In the same way, it should be self.model.train_metrics.scores['loss']['score'][-1] if you want to access the last training loss.

havakv commented 4 years ago

However, there are a couple of other issues with your code:

  1. The model and scheduler use two different optimizers, so the scheduler updates the wrong optimizers learning rate. Instead you should use this
    optimizer = torch.optim.Adam(net.parameters(), lr=params["lr"])
    model = MTLR(net, optimizer, duration_index=labtrans.cuts)
    lr_scheduler = LambdaLR(optimizer, lr_lambda=[lambda1])
    callbacks = [LRScheduler(lr_scheduler)]
    log = model.fit(x_train, y_train, params["batch_size"], epochs=1, callbacks=callbacks, num_workers=5,
                val_data=val, val_batch_size=8224)
  2. The schedulers LambdaLR, StepLR and MultiStepLR all use the epoch number (which they keep track of themselves) and does not use the score. So when you pass the validation loss to LambdaLR it doesn't really update the learning rates. Instead you could use

    class LRScheduler(tt.cb.Callback):
    def __init__(self, scheduler):
        self.scheduler = scheduler
    
    def on_epoch_end(self):
        self.scheduler.step()
        stop_signal = False
        return stop_signal

    But if you plan on using this callback with the ReduceLROnPlateau, you should keep your callback as it is.

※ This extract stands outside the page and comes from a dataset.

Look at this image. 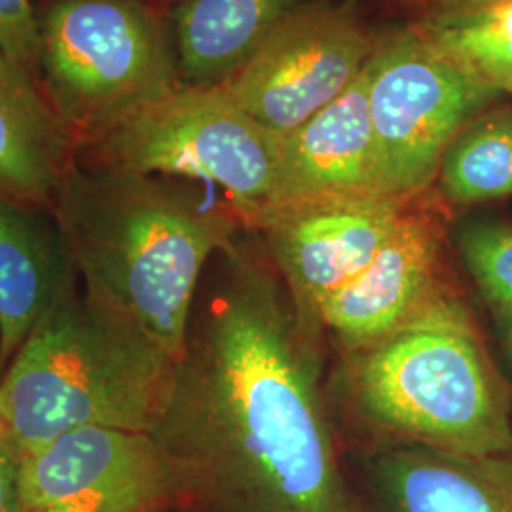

Karenou commented 4 years ago

@havakv Thank you so much! It works well now.

Karenou commented 4 years ago

@havakv Given the existing implementation of negative log-likelihood loss function for MTLR (or other models that parameterizes the PMF function), may I know if it is reasonable to include additional regularization terms in the loss function? Or should I perform regularization through other methods such as dropout layers? Many thanks!

havakv commented 4 years ago

@Karenou to my understanding, it is not that common to include regularisation terms to the loss functions of neural networks. If you want an L2 penalizer (like in ridge regression), you can achieve (essentially) the same by including wight decay in the optimizer (for vanilla SGD weight decay is in fact equivalent to L2). This is typically specified in the docs of each torch optimizer (e.g., Adam https://pytorch.org/docs/stable/optim.html#torch.optim.Adam).

L1 penalties (lasso) are not that common as a sparse set of parameters does not make as much sense in a networks as it does for a linear model.

Dropout is a very reasonable approach to regularisation, and personally I've had the most success with this.

This is just my take on it, and I'm sure you would get different answers from other people.